Stated problem A:
From the notebook excerpt, return the passage between "- If no events" and "a semantic role.", inclusive, without changing any characters.
Stated problem B:
Summarize the notebook excerpt in two sentences.
Stated problem C:
List every instruction that the notebook excerpt gives under "For each event:".

In [16]:
from datasets import load_dataset


ace_gen = load_dataset("datht/ace-short-generated-dataset")

In [17]:
system_prompt = """You are an open-domain event extraction system. Your task is to identify events expressed or clearly implied in a given text.
IMPORTANT:Output ONLY valid JSON. No explanations, no markdown, no extra text.
Output Format (JSON only, no markdown):

{"events": [[<trigger span>, <event type>, [<argument span>, <semantic role>], [<argument span 2>, <semantic role 2>]], [<trigger span 2>, <event type 2>, []]]}

- If no events are detected, return: {"events": []}"""

user_prompt = """Given an input text: 
<input>
{input}
</input>

Your task is to extract all events present in the text. The text may contain zero, one, or multiple events.

For each event:
- Identify a trigger: the word or phrase that most clearly indicates the event.
- Identify event type
- Extract all relevant arguments participating in the event.
- Each argument must be an exact span from the text and assigned a semantic role.

Constraints and Guidelines
- Do not invent information not supported by the text.
- Do not paraphrase triggers or arguments.

Collected data:
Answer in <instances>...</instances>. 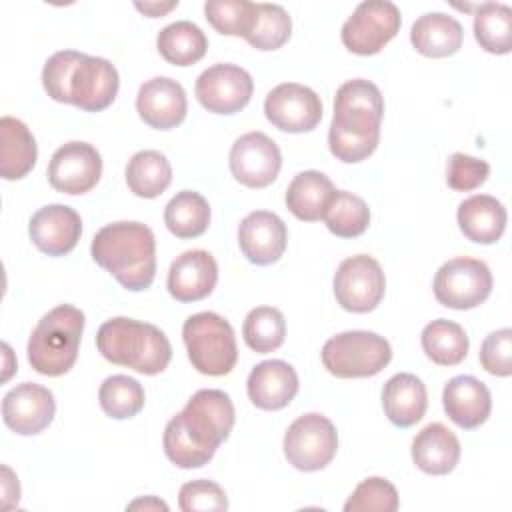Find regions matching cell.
<instances>
[{
    "instance_id": "obj_1",
    "label": "cell",
    "mask_w": 512,
    "mask_h": 512,
    "mask_svg": "<svg viewBox=\"0 0 512 512\" xmlns=\"http://www.w3.org/2000/svg\"><path fill=\"white\" fill-rule=\"evenodd\" d=\"M234 404L224 390L204 388L164 428V452L178 468H200L212 460L234 428Z\"/></svg>"
},
{
    "instance_id": "obj_2",
    "label": "cell",
    "mask_w": 512,
    "mask_h": 512,
    "mask_svg": "<svg viewBox=\"0 0 512 512\" xmlns=\"http://www.w3.org/2000/svg\"><path fill=\"white\" fill-rule=\"evenodd\" d=\"M382 116L384 100L374 82L364 78L344 82L334 98L328 130L330 152L346 164L366 160L378 146Z\"/></svg>"
},
{
    "instance_id": "obj_3",
    "label": "cell",
    "mask_w": 512,
    "mask_h": 512,
    "mask_svg": "<svg viewBox=\"0 0 512 512\" xmlns=\"http://www.w3.org/2000/svg\"><path fill=\"white\" fill-rule=\"evenodd\" d=\"M42 86L56 102L72 104L86 112H100L114 102L120 78L116 66L106 58L60 50L46 60Z\"/></svg>"
},
{
    "instance_id": "obj_4",
    "label": "cell",
    "mask_w": 512,
    "mask_h": 512,
    "mask_svg": "<svg viewBox=\"0 0 512 512\" xmlns=\"http://www.w3.org/2000/svg\"><path fill=\"white\" fill-rule=\"evenodd\" d=\"M90 254L126 290L150 288L156 274V238L142 222H112L96 232Z\"/></svg>"
},
{
    "instance_id": "obj_5",
    "label": "cell",
    "mask_w": 512,
    "mask_h": 512,
    "mask_svg": "<svg viewBox=\"0 0 512 512\" xmlns=\"http://www.w3.org/2000/svg\"><path fill=\"white\" fill-rule=\"evenodd\" d=\"M96 348L108 362L146 376L166 370L172 358L170 340L158 326L126 316L110 318L98 328Z\"/></svg>"
},
{
    "instance_id": "obj_6",
    "label": "cell",
    "mask_w": 512,
    "mask_h": 512,
    "mask_svg": "<svg viewBox=\"0 0 512 512\" xmlns=\"http://www.w3.org/2000/svg\"><path fill=\"white\" fill-rule=\"evenodd\" d=\"M84 322L82 310L72 304H60L46 312L28 338L30 366L44 376L66 374L78 358Z\"/></svg>"
},
{
    "instance_id": "obj_7",
    "label": "cell",
    "mask_w": 512,
    "mask_h": 512,
    "mask_svg": "<svg viewBox=\"0 0 512 512\" xmlns=\"http://www.w3.org/2000/svg\"><path fill=\"white\" fill-rule=\"evenodd\" d=\"M182 340L192 366L206 376H226L238 360L236 336L230 322L216 312H198L186 318Z\"/></svg>"
},
{
    "instance_id": "obj_8",
    "label": "cell",
    "mask_w": 512,
    "mask_h": 512,
    "mask_svg": "<svg viewBox=\"0 0 512 512\" xmlns=\"http://www.w3.org/2000/svg\"><path fill=\"white\" fill-rule=\"evenodd\" d=\"M392 360L390 342L368 330H348L322 346V364L336 378H368L382 372Z\"/></svg>"
},
{
    "instance_id": "obj_9",
    "label": "cell",
    "mask_w": 512,
    "mask_h": 512,
    "mask_svg": "<svg viewBox=\"0 0 512 512\" xmlns=\"http://www.w3.org/2000/svg\"><path fill=\"white\" fill-rule=\"evenodd\" d=\"M338 450L336 426L318 412L298 416L284 434V456L302 472L326 468Z\"/></svg>"
},
{
    "instance_id": "obj_10",
    "label": "cell",
    "mask_w": 512,
    "mask_h": 512,
    "mask_svg": "<svg viewBox=\"0 0 512 512\" xmlns=\"http://www.w3.org/2000/svg\"><path fill=\"white\" fill-rule=\"evenodd\" d=\"M492 292V272L478 258L458 256L444 262L434 276L436 300L452 310H470L486 302Z\"/></svg>"
},
{
    "instance_id": "obj_11",
    "label": "cell",
    "mask_w": 512,
    "mask_h": 512,
    "mask_svg": "<svg viewBox=\"0 0 512 512\" xmlns=\"http://www.w3.org/2000/svg\"><path fill=\"white\" fill-rule=\"evenodd\" d=\"M402 16L390 0H366L342 24V44L360 56L380 52L400 30Z\"/></svg>"
},
{
    "instance_id": "obj_12",
    "label": "cell",
    "mask_w": 512,
    "mask_h": 512,
    "mask_svg": "<svg viewBox=\"0 0 512 512\" xmlns=\"http://www.w3.org/2000/svg\"><path fill=\"white\" fill-rule=\"evenodd\" d=\"M386 292V278L376 258L356 254L340 262L334 274V296L338 304L354 314L372 312Z\"/></svg>"
},
{
    "instance_id": "obj_13",
    "label": "cell",
    "mask_w": 512,
    "mask_h": 512,
    "mask_svg": "<svg viewBox=\"0 0 512 512\" xmlns=\"http://www.w3.org/2000/svg\"><path fill=\"white\" fill-rule=\"evenodd\" d=\"M48 182L54 190L70 196L90 192L102 176V156L88 142H66L50 158Z\"/></svg>"
},
{
    "instance_id": "obj_14",
    "label": "cell",
    "mask_w": 512,
    "mask_h": 512,
    "mask_svg": "<svg viewBox=\"0 0 512 512\" xmlns=\"http://www.w3.org/2000/svg\"><path fill=\"white\" fill-rule=\"evenodd\" d=\"M264 114L272 126L284 132H310L322 120L320 96L296 82L274 86L264 100Z\"/></svg>"
},
{
    "instance_id": "obj_15",
    "label": "cell",
    "mask_w": 512,
    "mask_h": 512,
    "mask_svg": "<svg viewBox=\"0 0 512 512\" xmlns=\"http://www.w3.org/2000/svg\"><path fill=\"white\" fill-rule=\"evenodd\" d=\"M232 176L248 188H266L282 168L278 144L264 132H246L230 148Z\"/></svg>"
},
{
    "instance_id": "obj_16",
    "label": "cell",
    "mask_w": 512,
    "mask_h": 512,
    "mask_svg": "<svg viewBox=\"0 0 512 512\" xmlns=\"http://www.w3.org/2000/svg\"><path fill=\"white\" fill-rule=\"evenodd\" d=\"M254 92L252 76L236 64H214L196 80L198 102L214 114H234L242 110Z\"/></svg>"
},
{
    "instance_id": "obj_17",
    "label": "cell",
    "mask_w": 512,
    "mask_h": 512,
    "mask_svg": "<svg viewBox=\"0 0 512 512\" xmlns=\"http://www.w3.org/2000/svg\"><path fill=\"white\" fill-rule=\"evenodd\" d=\"M54 412V394L34 382L14 386L2 400L4 424L20 436L40 434L54 420Z\"/></svg>"
},
{
    "instance_id": "obj_18",
    "label": "cell",
    "mask_w": 512,
    "mask_h": 512,
    "mask_svg": "<svg viewBox=\"0 0 512 512\" xmlns=\"http://www.w3.org/2000/svg\"><path fill=\"white\" fill-rule=\"evenodd\" d=\"M34 246L48 256H64L80 240V214L66 204H48L36 210L28 224Z\"/></svg>"
},
{
    "instance_id": "obj_19",
    "label": "cell",
    "mask_w": 512,
    "mask_h": 512,
    "mask_svg": "<svg viewBox=\"0 0 512 512\" xmlns=\"http://www.w3.org/2000/svg\"><path fill=\"white\" fill-rule=\"evenodd\" d=\"M136 110L138 116L156 130L176 128L186 118V92L180 82L168 76L150 78L138 88Z\"/></svg>"
},
{
    "instance_id": "obj_20",
    "label": "cell",
    "mask_w": 512,
    "mask_h": 512,
    "mask_svg": "<svg viewBox=\"0 0 512 512\" xmlns=\"http://www.w3.org/2000/svg\"><path fill=\"white\" fill-rule=\"evenodd\" d=\"M286 224L268 210L246 214L238 226V244L242 254L256 266H268L280 260L286 250Z\"/></svg>"
},
{
    "instance_id": "obj_21",
    "label": "cell",
    "mask_w": 512,
    "mask_h": 512,
    "mask_svg": "<svg viewBox=\"0 0 512 512\" xmlns=\"http://www.w3.org/2000/svg\"><path fill=\"white\" fill-rule=\"evenodd\" d=\"M218 282V264L208 250L182 252L168 270V292L178 302H198L212 294Z\"/></svg>"
},
{
    "instance_id": "obj_22",
    "label": "cell",
    "mask_w": 512,
    "mask_h": 512,
    "mask_svg": "<svg viewBox=\"0 0 512 512\" xmlns=\"http://www.w3.org/2000/svg\"><path fill=\"white\" fill-rule=\"evenodd\" d=\"M248 398L260 410H280L298 392V374L284 360H264L252 368L246 382Z\"/></svg>"
},
{
    "instance_id": "obj_23",
    "label": "cell",
    "mask_w": 512,
    "mask_h": 512,
    "mask_svg": "<svg viewBox=\"0 0 512 512\" xmlns=\"http://www.w3.org/2000/svg\"><path fill=\"white\" fill-rule=\"evenodd\" d=\"M442 404L448 418L464 430L484 424L492 410L490 390L474 376L450 378L442 390Z\"/></svg>"
},
{
    "instance_id": "obj_24",
    "label": "cell",
    "mask_w": 512,
    "mask_h": 512,
    "mask_svg": "<svg viewBox=\"0 0 512 512\" xmlns=\"http://www.w3.org/2000/svg\"><path fill=\"white\" fill-rule=\"evenodd\" d=\"M460 450L456 434L440 422L424 426L412 440V460L416 468L434 476L452 472L460 460Z\"/></svg>"
},
{
    "instance_id": "obj_25",
    "label": "cell",
    "mask_w": 512,
    "mask_h": 512,
    "mask_svg": "<svg viewBox=\"0 0 512 512\" xmlns=\"http://www.w3.org/2000/svg\"><path fill=\"white\" fill-rule=\"evenodd\" d=\"M382 406L394 426H414L422 420L428 406L424 382L410 372L394 374L382 388Z\"/></svg>"
},
{
    "instance_id": "obj_26",
    "label": "cell",
    "mask_w": 512,
    "mask_h": 512,
    "mask_svg": "<svg viewBox=\"0 0 512 512\" xmlns=\"http://www.w3.org/2000/svg\"><path fill=\"white\" fill-rule=\"evenodd\" d=\"M458 226L462 234L476 244H494L506 230V208L500 200L488 194L466 198L458 206Z\"/></svg>"
},
{
    "instance_id": "obj_27",
    "label": "cell",
    "mask_w": 512,
    "mask_h": 512,
    "mask_svg": "<svg viewBox=\"0 0 512 512\" xmlns=\"http://www.w3.org/2000/svg\"><path fill=\"white\" fill-rule=\"evenodd\" d=\"M462 26L460 22L444 12L422 14L410 30V42L422 56L446 58L460 50L462 46Z\"/></svg>"
},
{
    "instance_id": "obj_28",
    "label": "cell",
    "mask_w": 512,
    "mask_h": 512,
    "mask_svg": "<svg viewBox=\"0 0 512 512\" xmlns=\"http://www.w3.org/2000/svg\"><path fill=\"white\" fill-rule=\"evenodd\" d=\"M38 146L28 126L14 118H0V174L4 180L24 178L36 164Z\"/></svg>"
},
{
    "instance_id": "obj_29",
    "label": "cell",
    "mask_w": 512,
    "mask_h": 512,
    "mask_svg": "<svg viewBox=\"0 0 512 512\" xmlns=\"http://www.w3.org/2000/svg\"><path fill=\"white\" fill-rule=\"evenodd\" d=\"M334 192L336 188L326 174L318 170H304L288 184L286 206L298 220L316 222L324 218Z\"/></svg>"
},
{
    "instance_id": "obj_30",
    "label": "cell",
    "mask_w": 512,
    "mask_h": 512,
    "mask_svg": "<svg viewBox=\"0 0 512 512\" xmlns=\"http://www.w3.org/2000/svg\"><path fill=\"white\" fill-rule=\"evenodd\" d=\"M156 48L166 62L174 66H192L206 54L208 38L194 22L176 20L158 32Z\"/></svg>"
},
{
    "instance_id": "obj_31",
    "label": "cell",
    "mask_w": 512,
    "mask_h": 512,
    "mask_svg": "<svg viewBox=\"0 0 512 512\" xmlns=\"http://www.w3.org/2000/svg\"><path fill=\"white\" fill-rule=\"evenodd\" d=\"M170 182V160L158 150H140L126 164V184L138 198H156Z\"/></svg>"
},
{
    "instance_id": "obj_32",
    "label": "cell",
    "mask_w": 512,
    "mask_h": 512,
    "mask_svg": "<svg viewBox=\"0 0 512 512\" xmlns=\"http://www.w3.org/2000/svg\"><path fill=\"white\" fill-rule=\"evenodd\" d=\"M422 350L438 366H456L468 354V336L464 328L452 320H432L422 330Z\"/></svg>"
},
{
    "instance_id": "obj_33",
    "label": "cell",
    "mask_w": 512,
    "mask_h": 512,
    "mask_svg": "<svg viewBox=\"0 0 512 512\" xmlns=\"http://www.w3.org/2000/svg\"><path fill=\"white\" fill-rule=\"evenodd\" d=\"M164 224L176 238L202 236L210 224V206L194 190H182L164 208Z\"/></svg>"
},
{
    "instance_id": "obj_34",
    "label": "cell",
    "mask_w": 512,
    "mask_h": 512,
    "mask_svg": "<svg viewBox=\"0 0 512 512\" xmlns=\"http://www.w3.org/2000/svg\"><path fill=\"white\" fill-rule=\"evenodd\" d=\"M474 38L490 54L512 50V8L500 2H484L474 12Z\"/></svg>"
},
{
    "instance_id": "obj_35",
    "label": "cell",
    "mask_w": 512,
    "mask_h": 512,
    "mask_svg": "<svg viewBox=\"0 0 512 512\" xmlns=\"http://www.w3.org/2000/svg\"><path fill=\"white\" fill-rule=\"evenodd\" d=\"M324 222L332 234L356 238L364 234L370 224V208L360 196L348 190H336L324 212Z\"/></svg>"
},
{
    "instance_id": "obj_36",
    "label": "cell",
    "mask_w": 512,
    "mask_h": 512,
    "mask_svg": "<svg viewBox=\"0 0 512 512\" xmlns=\"http://www.w3.org/2000/svg\"><path fill=\"white\" fill-rule=\"evenodd\" d=\"M242 336L248 348H252L258 354L278 350L286 338L284 314L272 306L252 308L244 318Z\"/></svg>"
},
{
    "instance_id": "obj_37",
    "label": "cell",
    "mask_w": 512,
    "mask_h": 512,
    "mask_svg": "<svg viewBox=\"0 0 512 512\" xmlns=\"http://www.w3.org/2000/svg\"><path fill=\"white\" fill-rule=\"evenodd\" d=\"M292 34V18L280 4H256L252 28L246 34V42L256 50H278L288 42Z\"/></svg>"
},
{
    "instance_id": "obj_38",
    "label": "cell",
    "mask_w": 512,
    "mask_h": 512,
    "mask_svg": "<svg viewBox=\"0 0 512 512\" xmlns=\"http://www.w3.org/2000/svg\"><path fill=\"white\" fill-rule=\"evenodd\" d=\"M98 400L110 418L126 420L144 408V388L126 374H114L100 384Z\"/></svg>"
},
{
    "instance_id": "obj_39",
    "label": "cell",
    "mask_w": 512,
    "mask_h": 512,
    "mask_svg": "<svg viewBox=\"0 0 512 512\" xmlns=\"http://www.w3.org/2000/svg\"><path fill=\"white\" fill-rule=\"evenodd\" d=\"M206 20L226 36H242L252 28L256 4L248 0H210L204 4Z\"/></svg>"
},
{
    "instance_id": "obj_40",
    "label": "cell",
    "mask_w": 512,
    "mask_h": 512,
    "mask_svg": "<svg viewBox=\"0 0 512 512\" xmlns=\"http://www.w3.org/2000/svg\"><path fill=\"white\" fill-rule=\"evenodd\" d=\"M346 512H394L398 510V492L392 482L382 476L362 480L344 504Z\"/></svg>"
},
{
    "instance_id": "obj_41",
    "label": "cell",
    "mask_w": 512,
    "mask_h": 512,
    "mask_svg": "<svg viewBox=\"0 0 512 512\" xmlns=\"http://www.w3.org/2000/svg\"><path fill=\"white\" fill-rule=\"evenodd\" d=\"M490 174V166L486 160L474 158L464 152H454L448 158L446 166V182L456 192H470L480 188Z\"/></svg>"
},
{
    "instance_id": "obj_42",
    "label": "cell",
    "mask_w": 512,
    "mask_h": 512,
    "mask_svg": "<svg viewBox=\"0 0 512 512\" xmlns=\"http://www.w3.org/2000/svg\"><path fill=\"white\" fill-rule=\"evenodd\" d=\"M178 506L184 512H206L226 510L228 498L220 484L212 480H192L182 484L178 492Z\"/></svg>"
},
{
    "instance_id": "obj_43",
    "label": "cell",
    "mask_w": 512,
    "mask_h": 512,
    "mask_svg": "<svg viewBox=\"0 0 512 512\" xmlns=\"http://www.w3.org/2000/svg\"><path fill=\"white\" fill-rule=\"evenodd\" d=\"M480 364L492 376L512 374V330L500 328L490 332L480 346Z\"/></svg>"
},
{
    "instance_id": "obj_44",
    "label": "cell",
    "mask_w": 512,
    "mask_h": 512,
    "mask_svg": "<svg viewBox=\"0 0 512 512\" xmlns=\"http://www.w3.org/2000/svg\"><path fill=\"white\" fill-rule=\"evenodd\" d=\"M20 500V484L8 466H2V508L10 510Z\"/></svg>"
},
{
    "instance_id": "obj_45",
    "label": "cell",
    "mask_w": 512,
    "mask_h": 512,
    "mask_svg": "<svg viewBox=\"0 0 512 512\" xmlns=\"http://www.w3.org/2000/svg\"><path fill=\"white\" fill-rule=\"evenodd\" d=\"M134 6H136V10H140L142 14L150 16V18H158V16L168 14L172 8H176L178 2L176 0H172V2H136Z\"/></svg>"
},
{
    "instance_id": "obj_46",
    "label": "cell",
    "mask_w": 512,
    "mask_h": 512,
    "mask_svg": "<svg viewBox=\"0 0 512 512\" xmlns=\"http://www.w3.org/2000/svg\"><path fill=\"white\" fill-rule=\"evenodd\" d=\"M128 510H168V504L162 502L156 496H146V498H138L134 502L128 504Z\"/></svg>"
}]
</instances>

Right answer A:
- If no events are detected, return: {"events": []}"""

user_prompt = """Given an input text: 
<input>
{input}
</input>

Your task is to extract all events present in the text. The text may contain zero, one, or multiple events.

For each event:
- Identify a trigger: the word or phrase that most clearly indicates the event.
- Identify event type
- Extract all relevant arguments participating in the event.
- Each argument must be an exact span from the text and assigned a semantic role.

Right answer B:
The code loads the "datht/ace-short-generated-dataset" dataset and defines a prompt that casts the model as an open-domain event extraction system that must output only valid JSON listing each event's trigger span, event type, and argument spans with semantic roles, or an empty events list if none are found. A second prompt template wraps the input text in tags and asks for every event to be extracted by identifying a trigger, an event type, and arguments given as exact text spans with semantic roles, without inventing information or paraphrasing triggers or arguments.

Right answer C:
- Identify a trigger: the word or phrase that most clearly indicates the event.
- Identify event type
- Extract all relevant arguments participating in the event.
- Each argument must be an exact span from the text and assigned a semantic role.